Mr. Swietek’s Funeral, Rockledge Country Club, Hartford, Connecticut
My friend Sue and I met when she put together a kid’s play group in our old condo development in Weymouth. Isabella was one, Marina and Ali, two and newborn. We became fast friends and through the years have raised our girls together like family. Marina and Ali’s grandfather passed away in 2004, everyone was devastated at the loss. After the funeral we all went back to the Country Club, Mr. Swietek’s home away from home. The girls and I had been collecting sand for quite a few years and we thought it a fitting tribute to sneak onto the golf course and swipe some sand in memory of Mr. Swietek. R.I.P. Fred Swietek
Columbus Beach, Labbadee, Haiti
Mr. Marino’s Gravesite, Melbourne, Florida
Lake Winnipesaukee, Meredith, New Hampshire
Jordan Kelley goes to Alaska
I was lucky to work on a project with Jordan Kelley, a veteran of the Iraq war. Jordan was very open about his experience with war and what it was like to have all those experiences in his head. For the better part of a year, every Wednesday afternoon after work, Jordan wove some achingly sad and beautiful stories of his Dickensian childhood, the desert, and the redemption of real bravery. I still carry with me the mental visage of Jordan, now a short timer, lying in his COMV, mapping out his journey home. Not ready to fit back into his old life, Jordan chose to drive to Alaska, getting a 6 month gig as a Park Ranger.

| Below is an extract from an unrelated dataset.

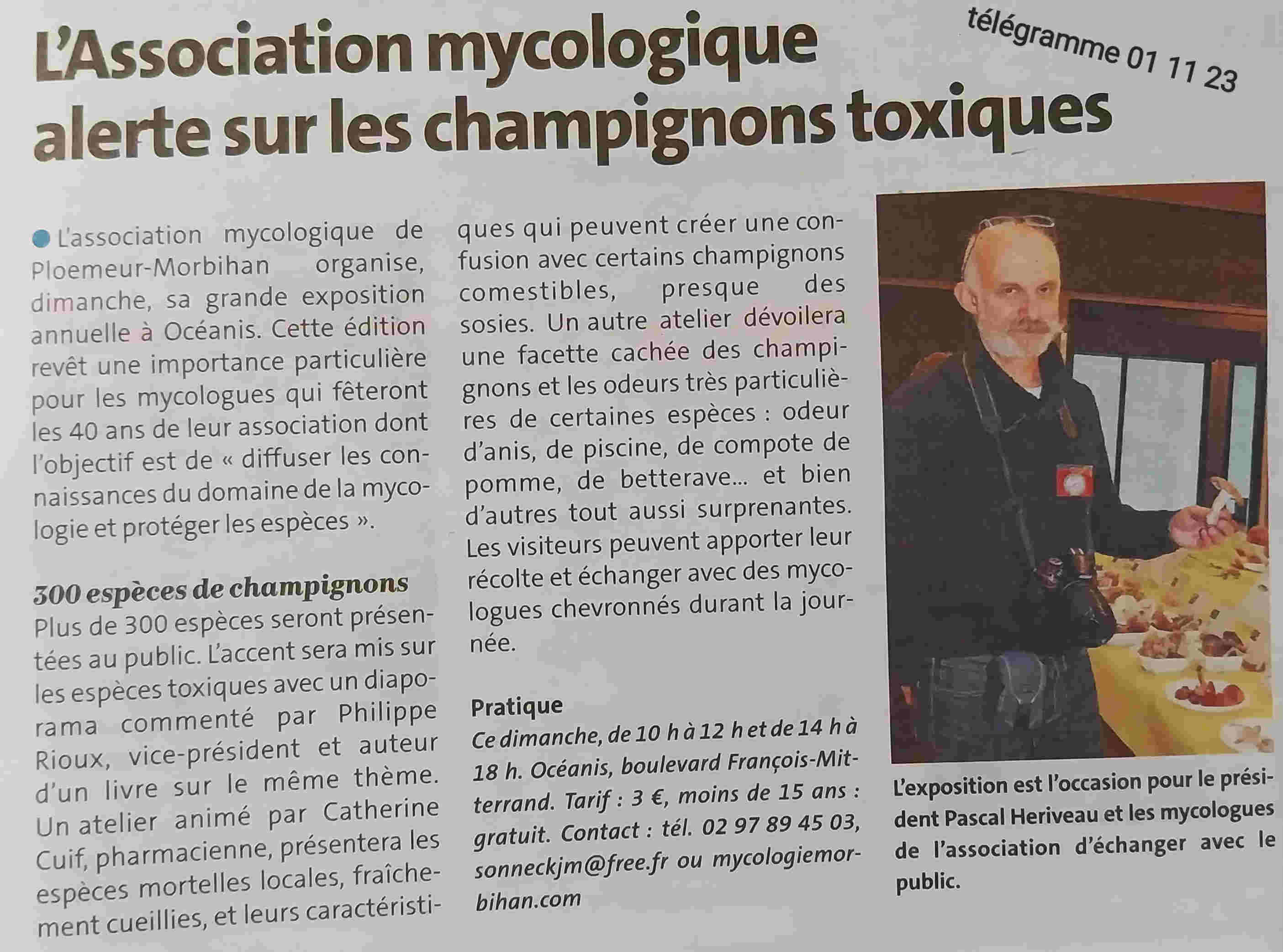 2023.11.01 le télégramme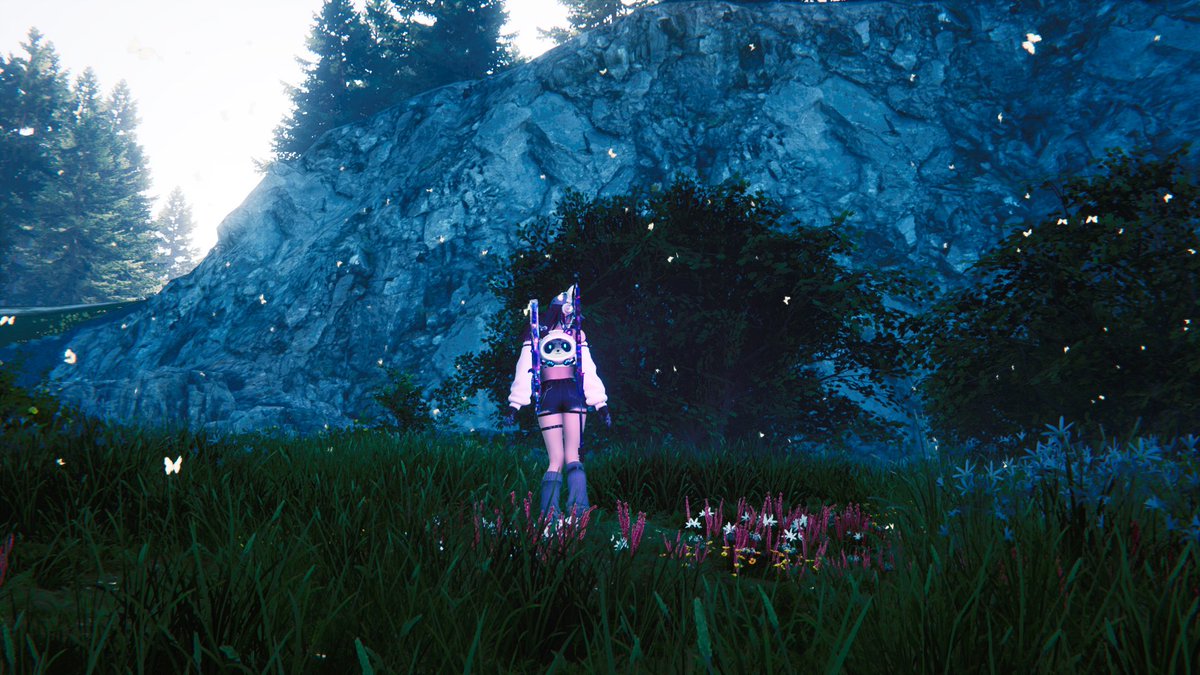 drgbreeze's tweet photo. Finding a pocket of pure magic tucked away right against the cliffs.
~ Breezy
#OnceHuman #VirtualPhotography #MMO #OnceHumanCC https://t.co/AyGQQU9udv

Paragon Park, Hull, Massachusetts (gone now)
Paragon Park was to the south shore of Massachusetts what Revere Beach was to the north shore in the 60’s and 70’s, a white trash beach with an amusement park attached. My sister Marianne loved Paragon Park and insisted on going there every year for her birthday. One year, I think I was around 7, we were getting ready to head out and I stepped on a tooth pick that was standing straight up out of the carpet. I don’t know how far it went into my foot but it was far enough that no one could pull it out. In my neighborhood it was a point of pride to have toughened your feet up to the point of leather as soon as school let out in early June, and that clearly wasn’t helping the situation. Marianne was screaming bloody murder that I better get the damn toothpick out of my foot or I would be sporting it on the Cyclone. We were going either way! That was our Marianne, long on empathy. Marylou makes an executive decision that included a trip to the emergency room. The toothpick was quickly dispensed with, my sister Paula passing out in the corner, and we were good to go.
Giza
When I was in 6th grade at Proctor Elementary my favorite teacher was Miss Ford. Doomed to forever serve as my impossible visual archetype, Miss Ford was very glamorous in an uglygirl/sophisticated/Diana Vreeland sort of way. Roman nosed, reed thin and oddly well dressed, she drove a mustang convertible to school, Isadora Duncan scarves and perfume trailing behind her. She looked like the type of woman who chain smoked for sport. The poor woman probably went home to her cats, but in the midst of our girl crushes we only saw impossible glamour.
Miss Ford was passionate for travel and wanted her 6th graders to think about their lives as world citizens. Not a commonly held view at the time. She was over the top crazy about her trips to Egypt and took us to the Museum of Fine Arts to see the Egyptian collection. I don’t know about the boys in the class but the girls all wanted to be Miss Ford floating down the Nile in her Mustang convertible.
Abu Simbel, Egypt
Along the same ‘I want to be Miss Ford’ vein of thought we have Abu Simbel. Abu Simbel was the final resting place of Pharaoh Ramses II. Miss Ford told the class how in the 1960’s with the building of the Aswan High Dam the cultural leaders of the world got together and disassembled both temples. Abu Simbel was reconstructed on a cliff 200 feet above the original site. I couldn’t decide who I wanted to be more, Miss Ford, Pharaoh Ramses II, who warranted his own a big ass temple, or a cultural leader who literally got to move mountains.